RECORDS SUPPLIED >>
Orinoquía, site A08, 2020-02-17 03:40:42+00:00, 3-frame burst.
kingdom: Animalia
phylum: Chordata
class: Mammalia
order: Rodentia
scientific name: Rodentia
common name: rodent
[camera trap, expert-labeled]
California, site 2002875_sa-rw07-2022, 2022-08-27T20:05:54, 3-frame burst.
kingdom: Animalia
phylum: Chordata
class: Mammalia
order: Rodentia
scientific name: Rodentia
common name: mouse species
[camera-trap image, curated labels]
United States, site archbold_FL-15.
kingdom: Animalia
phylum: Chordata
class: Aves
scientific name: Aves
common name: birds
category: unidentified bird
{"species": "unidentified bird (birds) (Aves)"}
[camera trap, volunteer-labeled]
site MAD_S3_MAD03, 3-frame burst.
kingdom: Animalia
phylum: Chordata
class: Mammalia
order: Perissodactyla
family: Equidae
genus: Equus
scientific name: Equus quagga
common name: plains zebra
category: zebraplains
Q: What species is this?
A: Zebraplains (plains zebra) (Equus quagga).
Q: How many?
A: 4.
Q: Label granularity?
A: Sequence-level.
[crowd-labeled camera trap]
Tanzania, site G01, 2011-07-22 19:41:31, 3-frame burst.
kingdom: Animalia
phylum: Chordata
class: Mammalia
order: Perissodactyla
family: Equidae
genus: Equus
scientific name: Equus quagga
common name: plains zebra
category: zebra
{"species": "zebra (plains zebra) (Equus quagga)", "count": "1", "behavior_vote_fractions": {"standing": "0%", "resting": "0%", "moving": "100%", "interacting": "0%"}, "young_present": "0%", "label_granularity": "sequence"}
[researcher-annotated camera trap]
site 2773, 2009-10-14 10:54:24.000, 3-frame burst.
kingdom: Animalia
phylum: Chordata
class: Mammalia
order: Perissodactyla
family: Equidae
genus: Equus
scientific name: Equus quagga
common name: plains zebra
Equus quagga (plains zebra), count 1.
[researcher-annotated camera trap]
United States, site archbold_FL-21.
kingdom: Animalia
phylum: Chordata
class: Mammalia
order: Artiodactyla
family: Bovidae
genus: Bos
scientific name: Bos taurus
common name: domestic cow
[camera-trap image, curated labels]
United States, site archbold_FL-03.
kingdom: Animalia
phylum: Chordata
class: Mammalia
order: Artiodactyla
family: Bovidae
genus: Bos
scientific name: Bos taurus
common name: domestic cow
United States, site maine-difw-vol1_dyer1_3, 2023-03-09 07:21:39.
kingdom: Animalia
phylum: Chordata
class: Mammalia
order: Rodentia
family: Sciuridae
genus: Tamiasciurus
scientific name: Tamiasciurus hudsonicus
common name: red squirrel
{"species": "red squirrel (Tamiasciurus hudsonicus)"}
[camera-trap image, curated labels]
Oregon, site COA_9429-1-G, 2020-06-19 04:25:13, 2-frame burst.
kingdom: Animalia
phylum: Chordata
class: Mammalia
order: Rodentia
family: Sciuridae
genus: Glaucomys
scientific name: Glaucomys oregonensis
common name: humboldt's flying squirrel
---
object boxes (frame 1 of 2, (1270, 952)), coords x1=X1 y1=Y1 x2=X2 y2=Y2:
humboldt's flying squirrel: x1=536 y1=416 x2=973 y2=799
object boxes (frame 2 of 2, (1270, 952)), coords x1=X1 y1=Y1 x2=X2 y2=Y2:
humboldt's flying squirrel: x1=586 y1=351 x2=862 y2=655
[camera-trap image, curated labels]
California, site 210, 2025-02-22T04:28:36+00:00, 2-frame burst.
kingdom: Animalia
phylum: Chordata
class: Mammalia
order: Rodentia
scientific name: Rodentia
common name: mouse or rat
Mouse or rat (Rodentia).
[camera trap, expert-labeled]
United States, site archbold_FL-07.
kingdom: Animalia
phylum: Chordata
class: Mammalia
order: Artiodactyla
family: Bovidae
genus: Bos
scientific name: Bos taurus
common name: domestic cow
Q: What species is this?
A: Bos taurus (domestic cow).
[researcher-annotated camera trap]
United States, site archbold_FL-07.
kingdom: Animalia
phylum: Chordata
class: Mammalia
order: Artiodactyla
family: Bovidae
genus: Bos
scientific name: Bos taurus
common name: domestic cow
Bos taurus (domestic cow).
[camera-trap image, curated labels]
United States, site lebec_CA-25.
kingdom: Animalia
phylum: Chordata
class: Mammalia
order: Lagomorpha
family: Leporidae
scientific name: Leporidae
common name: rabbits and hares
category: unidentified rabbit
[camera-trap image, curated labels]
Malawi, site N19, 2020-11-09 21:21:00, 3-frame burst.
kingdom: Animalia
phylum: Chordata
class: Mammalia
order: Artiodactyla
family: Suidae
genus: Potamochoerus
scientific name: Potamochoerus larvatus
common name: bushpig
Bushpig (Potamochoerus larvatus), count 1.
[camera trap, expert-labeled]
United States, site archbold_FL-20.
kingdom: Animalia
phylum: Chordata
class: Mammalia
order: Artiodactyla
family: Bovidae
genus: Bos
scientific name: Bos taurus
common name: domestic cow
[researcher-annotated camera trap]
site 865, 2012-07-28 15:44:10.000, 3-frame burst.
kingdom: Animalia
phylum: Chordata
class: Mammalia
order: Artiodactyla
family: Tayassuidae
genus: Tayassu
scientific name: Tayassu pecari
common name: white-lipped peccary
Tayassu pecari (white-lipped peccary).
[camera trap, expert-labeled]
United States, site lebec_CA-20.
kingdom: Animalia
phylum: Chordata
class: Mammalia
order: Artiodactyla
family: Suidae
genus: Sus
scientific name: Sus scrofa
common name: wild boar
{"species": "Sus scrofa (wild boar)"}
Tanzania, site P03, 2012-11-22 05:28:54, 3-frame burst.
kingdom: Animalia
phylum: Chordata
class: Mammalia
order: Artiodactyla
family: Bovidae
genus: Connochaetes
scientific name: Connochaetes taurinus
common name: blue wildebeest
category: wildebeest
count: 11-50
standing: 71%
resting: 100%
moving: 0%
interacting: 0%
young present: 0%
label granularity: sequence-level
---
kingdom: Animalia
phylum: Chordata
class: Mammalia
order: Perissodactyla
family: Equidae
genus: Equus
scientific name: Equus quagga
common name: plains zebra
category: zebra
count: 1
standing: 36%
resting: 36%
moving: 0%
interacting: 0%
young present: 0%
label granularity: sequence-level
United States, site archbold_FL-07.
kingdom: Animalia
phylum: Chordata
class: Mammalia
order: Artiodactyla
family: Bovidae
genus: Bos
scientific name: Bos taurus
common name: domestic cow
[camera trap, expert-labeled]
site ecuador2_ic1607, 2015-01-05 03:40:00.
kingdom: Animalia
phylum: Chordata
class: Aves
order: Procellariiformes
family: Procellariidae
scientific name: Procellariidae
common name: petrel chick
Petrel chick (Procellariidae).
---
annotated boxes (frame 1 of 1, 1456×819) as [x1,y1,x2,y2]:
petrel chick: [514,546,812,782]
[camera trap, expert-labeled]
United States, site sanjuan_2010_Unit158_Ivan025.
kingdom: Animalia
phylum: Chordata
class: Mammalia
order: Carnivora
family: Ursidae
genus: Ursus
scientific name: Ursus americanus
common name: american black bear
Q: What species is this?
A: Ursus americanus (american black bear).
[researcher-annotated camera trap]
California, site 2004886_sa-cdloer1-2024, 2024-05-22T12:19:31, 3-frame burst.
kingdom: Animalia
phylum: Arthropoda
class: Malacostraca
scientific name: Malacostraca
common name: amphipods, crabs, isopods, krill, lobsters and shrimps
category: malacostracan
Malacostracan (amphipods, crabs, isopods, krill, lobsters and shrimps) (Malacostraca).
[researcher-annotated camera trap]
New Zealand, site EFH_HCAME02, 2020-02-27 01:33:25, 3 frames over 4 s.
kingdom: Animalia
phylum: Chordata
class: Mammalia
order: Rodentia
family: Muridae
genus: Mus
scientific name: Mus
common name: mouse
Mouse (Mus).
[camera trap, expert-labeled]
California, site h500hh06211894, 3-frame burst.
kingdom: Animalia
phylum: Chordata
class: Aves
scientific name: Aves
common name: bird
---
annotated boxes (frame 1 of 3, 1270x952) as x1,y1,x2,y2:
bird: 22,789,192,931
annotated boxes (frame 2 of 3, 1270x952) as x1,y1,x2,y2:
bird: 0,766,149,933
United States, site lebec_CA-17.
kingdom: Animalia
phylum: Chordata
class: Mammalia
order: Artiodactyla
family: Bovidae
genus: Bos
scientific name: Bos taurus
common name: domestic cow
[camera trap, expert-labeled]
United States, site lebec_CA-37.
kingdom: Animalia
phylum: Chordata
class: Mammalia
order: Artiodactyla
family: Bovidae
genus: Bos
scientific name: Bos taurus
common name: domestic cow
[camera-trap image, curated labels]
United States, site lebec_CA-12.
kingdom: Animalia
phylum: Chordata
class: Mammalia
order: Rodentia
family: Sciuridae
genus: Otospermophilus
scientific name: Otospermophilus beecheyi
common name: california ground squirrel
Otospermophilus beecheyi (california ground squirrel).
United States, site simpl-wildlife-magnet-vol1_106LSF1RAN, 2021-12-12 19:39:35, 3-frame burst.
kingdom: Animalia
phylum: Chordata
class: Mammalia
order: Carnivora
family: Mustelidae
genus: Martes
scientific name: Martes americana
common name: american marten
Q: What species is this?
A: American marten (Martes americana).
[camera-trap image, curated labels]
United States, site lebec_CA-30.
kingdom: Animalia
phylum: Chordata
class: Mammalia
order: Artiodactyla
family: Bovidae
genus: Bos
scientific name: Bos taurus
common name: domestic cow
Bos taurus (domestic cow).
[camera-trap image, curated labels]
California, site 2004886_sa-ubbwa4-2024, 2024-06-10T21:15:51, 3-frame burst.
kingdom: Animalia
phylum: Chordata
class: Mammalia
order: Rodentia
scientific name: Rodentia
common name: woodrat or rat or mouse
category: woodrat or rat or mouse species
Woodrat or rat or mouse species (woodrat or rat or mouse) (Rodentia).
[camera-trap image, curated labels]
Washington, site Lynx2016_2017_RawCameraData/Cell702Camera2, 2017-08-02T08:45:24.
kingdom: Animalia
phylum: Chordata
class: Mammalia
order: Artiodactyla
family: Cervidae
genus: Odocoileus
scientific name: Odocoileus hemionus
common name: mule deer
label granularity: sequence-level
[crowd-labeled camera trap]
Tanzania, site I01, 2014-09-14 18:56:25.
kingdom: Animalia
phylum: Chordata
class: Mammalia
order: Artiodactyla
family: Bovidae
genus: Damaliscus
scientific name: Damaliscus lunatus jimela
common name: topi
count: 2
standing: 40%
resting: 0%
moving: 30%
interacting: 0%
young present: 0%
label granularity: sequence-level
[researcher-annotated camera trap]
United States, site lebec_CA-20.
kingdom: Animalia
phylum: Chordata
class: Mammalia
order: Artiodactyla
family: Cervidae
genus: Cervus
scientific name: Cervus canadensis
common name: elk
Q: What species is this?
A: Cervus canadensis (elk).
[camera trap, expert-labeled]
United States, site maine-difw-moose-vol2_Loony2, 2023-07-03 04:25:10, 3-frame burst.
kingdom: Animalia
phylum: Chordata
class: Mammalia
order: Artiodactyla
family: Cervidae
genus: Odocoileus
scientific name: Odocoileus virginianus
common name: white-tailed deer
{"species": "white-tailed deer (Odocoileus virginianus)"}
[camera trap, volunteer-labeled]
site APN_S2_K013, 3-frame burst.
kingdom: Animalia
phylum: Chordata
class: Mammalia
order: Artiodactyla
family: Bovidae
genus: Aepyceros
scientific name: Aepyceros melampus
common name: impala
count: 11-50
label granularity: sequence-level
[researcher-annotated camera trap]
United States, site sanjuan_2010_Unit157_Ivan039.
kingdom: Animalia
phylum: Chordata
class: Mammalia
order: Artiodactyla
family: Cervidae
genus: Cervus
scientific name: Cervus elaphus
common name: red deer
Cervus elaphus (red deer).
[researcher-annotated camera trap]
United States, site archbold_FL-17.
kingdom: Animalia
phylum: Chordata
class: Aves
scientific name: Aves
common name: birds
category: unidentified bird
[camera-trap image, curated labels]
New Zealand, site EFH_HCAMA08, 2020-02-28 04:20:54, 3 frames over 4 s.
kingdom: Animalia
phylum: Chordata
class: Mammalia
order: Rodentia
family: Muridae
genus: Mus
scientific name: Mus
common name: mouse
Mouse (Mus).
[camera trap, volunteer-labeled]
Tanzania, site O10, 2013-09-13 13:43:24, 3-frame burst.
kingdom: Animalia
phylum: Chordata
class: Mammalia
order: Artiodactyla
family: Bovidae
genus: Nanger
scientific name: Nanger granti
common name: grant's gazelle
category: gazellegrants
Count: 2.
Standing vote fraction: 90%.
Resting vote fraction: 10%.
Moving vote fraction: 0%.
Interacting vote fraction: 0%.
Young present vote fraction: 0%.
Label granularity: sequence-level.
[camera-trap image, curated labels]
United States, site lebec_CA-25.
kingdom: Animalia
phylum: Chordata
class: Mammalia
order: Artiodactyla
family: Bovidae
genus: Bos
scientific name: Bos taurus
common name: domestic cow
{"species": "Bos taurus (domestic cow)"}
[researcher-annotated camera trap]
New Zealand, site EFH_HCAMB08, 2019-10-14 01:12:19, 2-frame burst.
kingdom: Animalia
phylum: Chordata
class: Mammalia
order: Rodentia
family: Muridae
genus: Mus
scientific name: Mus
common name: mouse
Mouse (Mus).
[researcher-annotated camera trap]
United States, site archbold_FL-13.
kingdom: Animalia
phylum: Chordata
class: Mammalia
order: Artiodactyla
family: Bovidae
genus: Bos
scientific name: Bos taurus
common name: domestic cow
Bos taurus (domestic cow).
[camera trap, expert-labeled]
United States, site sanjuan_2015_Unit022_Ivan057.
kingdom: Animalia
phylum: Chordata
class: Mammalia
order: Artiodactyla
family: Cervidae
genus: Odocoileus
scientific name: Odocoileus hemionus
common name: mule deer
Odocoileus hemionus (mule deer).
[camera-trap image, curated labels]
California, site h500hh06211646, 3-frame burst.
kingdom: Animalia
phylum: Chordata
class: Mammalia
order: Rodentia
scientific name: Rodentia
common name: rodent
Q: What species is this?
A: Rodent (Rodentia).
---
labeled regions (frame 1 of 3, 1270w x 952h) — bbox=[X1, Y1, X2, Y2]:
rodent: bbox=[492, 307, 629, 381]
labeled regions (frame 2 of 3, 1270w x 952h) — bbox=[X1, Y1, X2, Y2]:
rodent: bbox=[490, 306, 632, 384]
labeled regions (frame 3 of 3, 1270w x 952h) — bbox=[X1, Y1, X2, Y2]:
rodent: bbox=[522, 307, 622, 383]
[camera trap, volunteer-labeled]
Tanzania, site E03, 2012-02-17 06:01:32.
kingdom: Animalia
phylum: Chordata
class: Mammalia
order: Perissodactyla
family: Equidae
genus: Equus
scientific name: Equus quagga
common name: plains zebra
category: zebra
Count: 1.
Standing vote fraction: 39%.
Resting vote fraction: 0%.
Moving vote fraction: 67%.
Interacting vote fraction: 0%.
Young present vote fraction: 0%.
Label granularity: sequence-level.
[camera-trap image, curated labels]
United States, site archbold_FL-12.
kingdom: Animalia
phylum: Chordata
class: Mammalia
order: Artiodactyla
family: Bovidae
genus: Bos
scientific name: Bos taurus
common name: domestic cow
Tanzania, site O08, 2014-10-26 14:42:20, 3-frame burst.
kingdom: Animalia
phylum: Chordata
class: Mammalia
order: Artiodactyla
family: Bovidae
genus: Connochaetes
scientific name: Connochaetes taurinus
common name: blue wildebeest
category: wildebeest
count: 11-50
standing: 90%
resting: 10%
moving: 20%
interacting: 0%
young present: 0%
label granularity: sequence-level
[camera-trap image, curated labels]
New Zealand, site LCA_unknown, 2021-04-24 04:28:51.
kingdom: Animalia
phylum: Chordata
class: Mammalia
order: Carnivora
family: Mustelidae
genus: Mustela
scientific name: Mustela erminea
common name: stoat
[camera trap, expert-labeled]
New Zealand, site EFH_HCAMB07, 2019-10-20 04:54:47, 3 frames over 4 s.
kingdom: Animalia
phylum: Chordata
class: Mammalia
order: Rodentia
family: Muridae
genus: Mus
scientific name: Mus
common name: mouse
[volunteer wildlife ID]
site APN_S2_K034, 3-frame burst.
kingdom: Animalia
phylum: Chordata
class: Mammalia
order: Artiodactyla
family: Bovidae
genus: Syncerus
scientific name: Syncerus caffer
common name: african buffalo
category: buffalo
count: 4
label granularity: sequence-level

TASK REQUIREMENTS >>
Could you copy exactly the lines from the first line of the records above through the line containing "A: Zebraplains (plains zebra) (Equus quagga).", both included, and nothing else?

RESPONSE BOX >>
Orinoquía, site A08, 2020-02-17 03:40:42+00:00, 3-frame burst.
kingdom: Animalia
phylum: Chordata
class: Mammalia
order: Rodentia
scientific name: Rodentia
common name: rodent
[camera trap, expert-labeled]
California, site 2002875_sa-rw07-2022, 2022-08-27T20:05:54, 3-frame burst.
kingdom: Animalia
phylum: Chordata
class: Mammalia
order: Rodentia
scientific name: Rodentia
common name: mouse species
[camera-trap image, curated labels]
United States, site archbold_FL-15.
kingdom: Animalia
phylum: Chordata
class: Aves
scientific name: Aves
common name: birds
category: unidentified bird
{"species": "unidentified bird (birds) (Aves)"}
[camera trap, volunteer-labeled]
site MAD_S3_MAD03, 3-frame burst.
kingdom: Animalia
phylum: Chordata
class: Mammalia
order: Perissodactyla
family: Equidae
genus: Equus
scientific name: Equus quagga
common name: plains zebra
category: zebraplains
Q: What species is this?
A: Zebraplains (plains zebra) (Equus quagga).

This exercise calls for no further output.